We worked out our city tours ourselves and carried them out in different contexts - Ract! festival, Tübingen Human Rights Week, as a public offer, and especially for school classes. Whenever possible, we also design guided tours on specifically requested topics. We are very committed to science, but we are not historians and work voluntarily. Democracy and human rights education is, in addition to memory preservation itself, our overarching goal.

Jewish life in Tübingen

On this city tour we focus on the Jewish life in Tübingen since the 19th century. It is about the struggle for civil rights, the question of assimilation and emerging and lively community life; it is also, however, about the flight and destruction of Jewish life and families, especially as part of urban society. In addition, the remembrance of these events is addressed and discussed.

Sinti and Roma are the minority in Germany and Europe most affected by rejection and hatred. This attitude has gradually increased and culminated in the genocide of over half a million Sinti and Roma during the Nazi era. "Race scientists" from Tübingen made a significant contribution to the theoretical and practical basis of this crime. In the city tour, we not only deal with Tübingen's actors in the crime and the victims, but also with the continuous persecution and the fight for recognition as victims of National Socialist racial madness.

● **Given information**
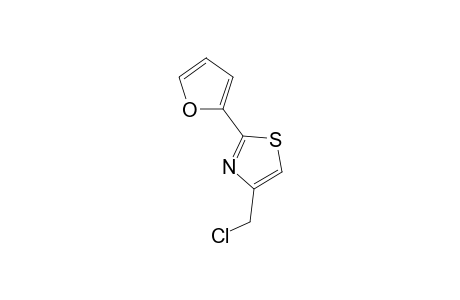 4-(chloromethyl)-2-(2-furyl)-1,3-thiazole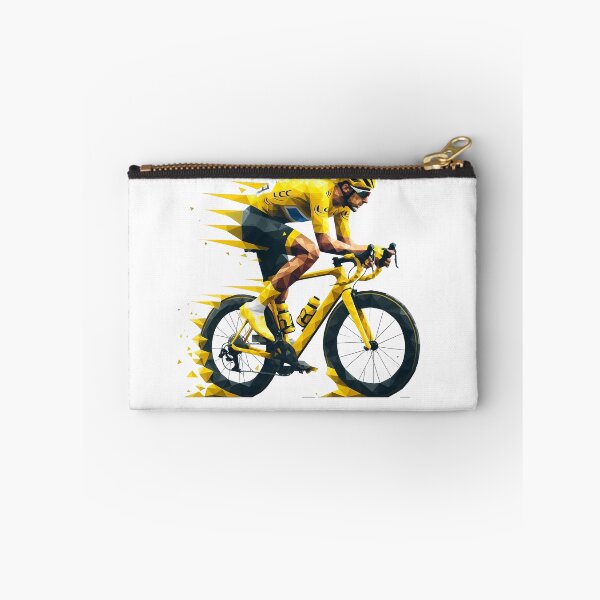 Aperçu de l'œuvre Tour De France - Speeding Polygon Rider with Yellow Maillot créée et vendue par polygeeks.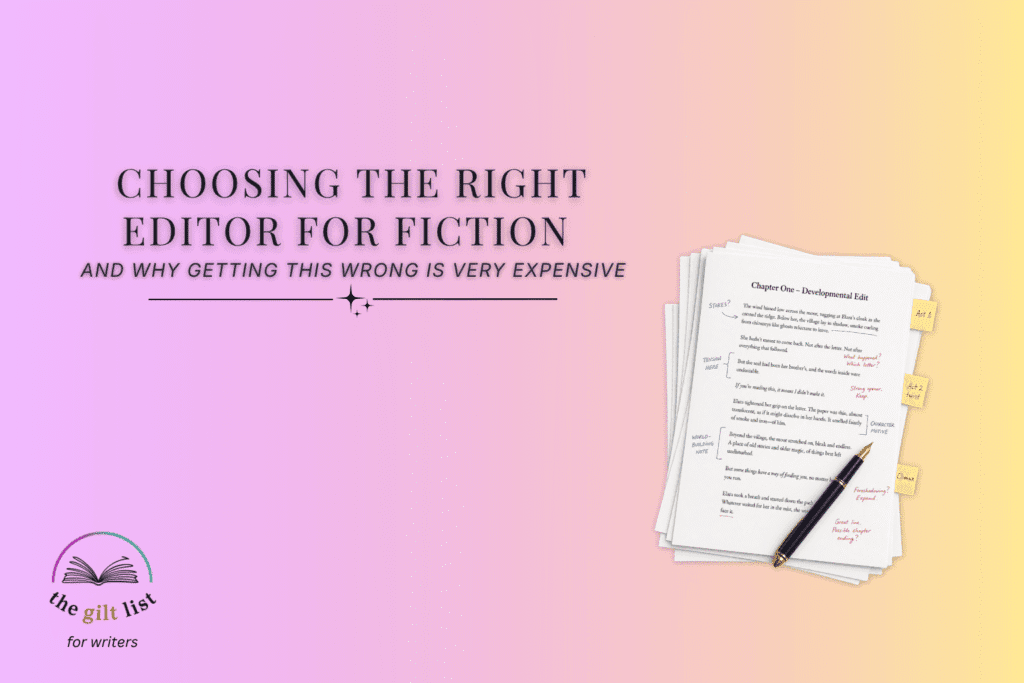 choosing the right editor for fiction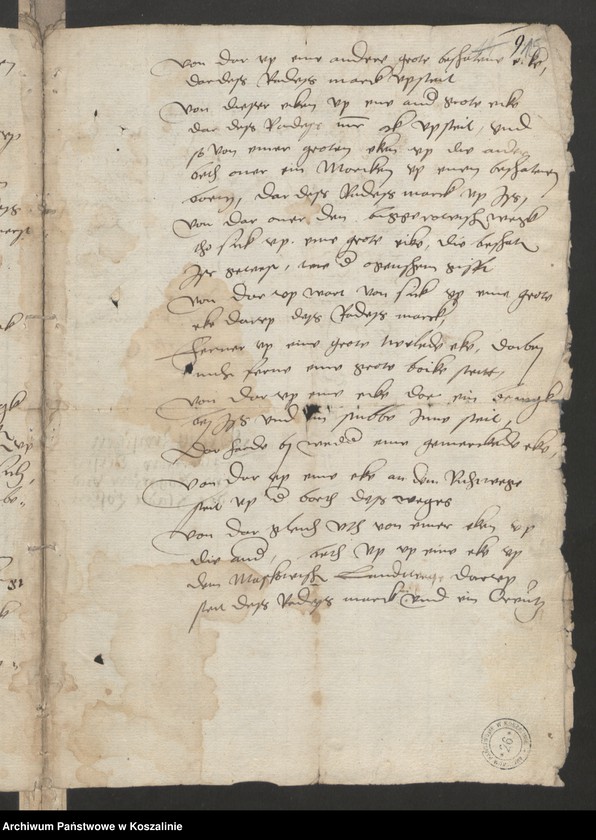 image.from.collection.number "Granice miasta Koszalina. Tom I: 1558-1689 [odpis dokumentu z 1337 roku]111"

● **Aim of the task**
Transcribe the full text of the Tübingen city tours description word for word.

● **Result of the exercise**
We worked out our city tours ourselves and carried them out in different contexts - Ract! festival, Tübingen Human Rights Week, as a public offer, and especially for school classes. Whenever possible, we also design guided tours on specifically requested topics. We are very committed to science, but we are not historians and work voluntarily. Democracy and human rights education is, in addition to memory preservation itself, our overarching goal.

Jewish life in Tübingen

On this city tour we focus on the Jewish life in Tübingen since the 19th century. It is about the struggle for civil rights, the question of assimilation and emerging and lively community life; it is also, however, about the flight and destruction of Jewish life and families, especially as part of urban society. In addition, the remembrance of these events is addressed and discussed.

Sinti and Roma are the minority in Germany and Europe most affected by rejection and hatred. This attitude has gradually increased and culminated in the genocide of over half a million Sinti and Roma during the Nazi era. "Race scientists" from Tübingen made a significant contribution to the theoretical and practical basis of this crime. In the city tour, we not only deal with Tübingen's actors in the crime and the victims, but also with the continuous persecution and the fight for recognition as victims of National Socialist racial madness.